### Try it
Reproduce each entry below exactly, without omitting any.

### Extracted material
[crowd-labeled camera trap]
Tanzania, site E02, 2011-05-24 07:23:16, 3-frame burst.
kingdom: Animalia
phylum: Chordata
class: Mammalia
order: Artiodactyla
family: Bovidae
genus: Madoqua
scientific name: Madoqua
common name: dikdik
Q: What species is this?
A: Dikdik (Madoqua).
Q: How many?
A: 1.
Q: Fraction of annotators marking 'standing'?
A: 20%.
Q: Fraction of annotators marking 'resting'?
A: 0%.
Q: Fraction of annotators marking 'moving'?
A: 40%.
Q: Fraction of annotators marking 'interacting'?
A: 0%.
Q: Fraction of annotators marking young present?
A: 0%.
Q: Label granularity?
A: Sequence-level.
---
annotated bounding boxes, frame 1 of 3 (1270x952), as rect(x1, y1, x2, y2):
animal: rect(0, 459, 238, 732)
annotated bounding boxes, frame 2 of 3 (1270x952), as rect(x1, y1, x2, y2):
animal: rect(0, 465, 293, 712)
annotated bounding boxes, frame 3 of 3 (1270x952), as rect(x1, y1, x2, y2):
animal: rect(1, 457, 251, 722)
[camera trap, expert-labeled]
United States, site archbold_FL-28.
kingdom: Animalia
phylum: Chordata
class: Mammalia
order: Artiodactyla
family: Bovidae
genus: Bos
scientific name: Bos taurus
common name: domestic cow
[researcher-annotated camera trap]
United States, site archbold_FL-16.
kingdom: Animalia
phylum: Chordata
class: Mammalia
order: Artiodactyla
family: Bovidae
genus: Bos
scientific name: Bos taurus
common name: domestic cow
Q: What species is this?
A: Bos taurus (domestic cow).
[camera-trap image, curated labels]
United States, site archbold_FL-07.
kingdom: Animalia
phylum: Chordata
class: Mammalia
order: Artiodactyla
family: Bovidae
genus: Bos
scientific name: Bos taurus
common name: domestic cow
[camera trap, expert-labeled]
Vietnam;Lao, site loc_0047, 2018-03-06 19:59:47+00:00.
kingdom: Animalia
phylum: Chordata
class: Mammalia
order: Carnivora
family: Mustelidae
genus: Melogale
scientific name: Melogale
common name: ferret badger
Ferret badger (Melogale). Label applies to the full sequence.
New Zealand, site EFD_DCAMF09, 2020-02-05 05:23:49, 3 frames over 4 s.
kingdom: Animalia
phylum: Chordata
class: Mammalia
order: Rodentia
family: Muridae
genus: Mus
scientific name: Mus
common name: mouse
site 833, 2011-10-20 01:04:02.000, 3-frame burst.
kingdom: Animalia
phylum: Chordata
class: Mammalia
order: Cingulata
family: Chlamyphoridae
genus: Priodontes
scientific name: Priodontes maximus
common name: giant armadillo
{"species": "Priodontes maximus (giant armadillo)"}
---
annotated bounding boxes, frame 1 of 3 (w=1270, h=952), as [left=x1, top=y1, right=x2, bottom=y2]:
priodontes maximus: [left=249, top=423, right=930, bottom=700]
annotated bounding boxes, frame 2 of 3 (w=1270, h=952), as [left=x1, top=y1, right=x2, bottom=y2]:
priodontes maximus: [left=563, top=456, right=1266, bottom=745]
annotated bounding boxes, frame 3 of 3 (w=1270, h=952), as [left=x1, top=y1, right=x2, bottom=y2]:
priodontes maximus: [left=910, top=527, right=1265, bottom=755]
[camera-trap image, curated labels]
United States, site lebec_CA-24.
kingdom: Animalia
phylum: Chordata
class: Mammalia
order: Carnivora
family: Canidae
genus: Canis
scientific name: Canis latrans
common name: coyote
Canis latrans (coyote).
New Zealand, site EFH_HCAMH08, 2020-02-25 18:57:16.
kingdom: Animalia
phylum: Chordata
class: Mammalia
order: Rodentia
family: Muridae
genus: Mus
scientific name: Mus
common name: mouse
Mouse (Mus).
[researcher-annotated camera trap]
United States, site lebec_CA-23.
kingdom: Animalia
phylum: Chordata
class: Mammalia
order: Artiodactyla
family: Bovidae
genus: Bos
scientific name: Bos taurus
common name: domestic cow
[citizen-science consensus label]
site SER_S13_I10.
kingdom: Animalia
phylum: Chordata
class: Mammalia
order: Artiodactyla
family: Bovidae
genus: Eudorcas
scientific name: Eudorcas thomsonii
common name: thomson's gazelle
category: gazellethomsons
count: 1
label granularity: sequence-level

### Solution to the problem
[crowd-labeled camera trap]
Tanzania, site E02, 2011-05-24 07:23:16, 3-frame burst.
kingdom: Animalia
phylum: Chordata
class: Mammalia
order: Artiodactyla
family: Bovidae
genus: Madoqua
scientific name: Madoqua
common name: dikdik
Q: What species is this?
A: Dikdik (Madoqua).
Q: How many?
A: 1.
Q: Fraction of annotators marking 'standing'?
A: 20%.
Q: Fraction of annotators marking 'resting'?
A: 0%.
Q: Fraction of annotators marking 'moving'?
A: 40%.
Q: Fraction of annotators marking 'interacting'?
A: 0%.
Q: Fraction of annotators marking young present?
A: 0%.
Q: Label granularity?
A: Sequence-level.
---
annotated bounding boxes, frame 1 of 3 (1270x952), as rect(x1, y1, x2, y2):
animal: rect(0, 459, 238, 732)
annotated bounding boxes, frame 2 of 3 (1270x952), as rect(x1, y1, x2, y2):
animal: rect(0, 465, 293, 712)
annotated bounding boxes, frame 3 of 3 (1270x952), as rect(x1, y1, x2, y2):
animal: rect(1, 457, 251, 722)
[camera trap, expert-labeled]
United States, site archbold_FL-28.
kingdom: Animalia
phylum: Chordata
class: Mammalia
order: Artiodactyla
family: Bovidae
genus: Bos
scientific name: Bos taurus
common name: domestic cow
[researcher-annotated camera trap]
United States, site archbold_FL-16.
kingdom: Animalia
phylum: Chordata
class: Mammalia
order: Artiodactyla
family: Bovidae
genus: Bos
scientific name: Bos taurus
common name: domestic cow
Q: What species is this?
A: Bos taurus (domestic cow).
[camera-trap image, curated labels]
United States, site archbold_FL-07.
kingdom: Animalia
phylum: Chordata
class: Mammalia
order: Artiodactyla
family: Bovidae
genus: Bos
scientific name: Bos taurus
common name: domestic cow
[camera trap, expert-labeled]
Vietnam;Lao, site loc_0047, 2018-03-06 19:59:47+00:00.
kingdom: Animalia
phylum: Chordata
class: Mammalia
order: Carnivora
family: Mustelidae
genus: Melogale
scientific name: Melogale
common name: ferret badger
Ferret badger (Melogale). Label applies to the full sequence.
New Zealand, site EFD_DCAMF09, 2020-02-05 05:23:49, 3 frames over 4 s.
kingdom: Animalia
phylum: Chordata
class: Mammalia
order: Rodentia
family: Muridae
genus: Mus
scientific name: Mus
common name: mouse
site 833, 2011-10-20 01:04:02.000, 3-frame burst.
kingdom: Animalia
phylum: Chordata
class: Mammalia
order: Cingulata
family: Chlamyphoridae
genus: Priodontes
scientific name: Priodontes maximus
common name: giant armadillo
{"species": "Priodontes maximus (giant armadillo)"}
---
annotated bounding boxes, frame 1 of 3 (w=1270, h=952), as [left=x1, top=y1, right=x2, bottom=y2]:
priodontes maximus: [left=249, top=423, right=930, bottom=700]
annotated bounding boxes, frame 2 of 3 (w=1270, h=952), as [left=x1, top=y1, right=x2, bottom=y2]:
priodontes maximus: [left=563, top=456, right=1266, bottom=745]
annotated bounding boxes, frame 3 of 3 (w=1270, h=952), as [left=x1, top=y1, right=x2, bottom=y2]:
priodontes maximus: [left=910, top=527, right=1265, bottom=755]
[camera-trap image, curated labels]
United States, site lebec_CA-24.
kingdom: Animalia
phylum: Chordata
class: Mammalia
order: Carnivora
family: Canidae
genus: Canis
scientific name: Canis latrans
common name: coyote
Canis latrans (coyote).
New Zealand, site EFH_HCAMH08, 2020-02-25 18:57:16.
kingdom: Animalia
phylum: Chordata
class: Mammalia
order: Rodentia
family: Muridae
genus: Mus
scientific name: Mus
common name: mouse
Mouse (Mus).
[researcher-annotated camera trap]
United States, site lebec_CA-23.
kingdom: Animalia
phylum: Chordata
class: Mammalia
order: Artiodactyla
family: Bovidae
genus: Bos
scientific name: Bos taurus
common name: domestic cow
[citizen-science consensus label]
site SER_S13_I10.
kingdom: Animalia
phylum: Chordata
class: Mammalia
order: Artiodactyla
family: Bovidae
genus: Eudorcas
scientific name: Eudorcas thomsonii
common name: thomson's gazelle
category: gazellethomsons
count: 1
label granularity: sequence-level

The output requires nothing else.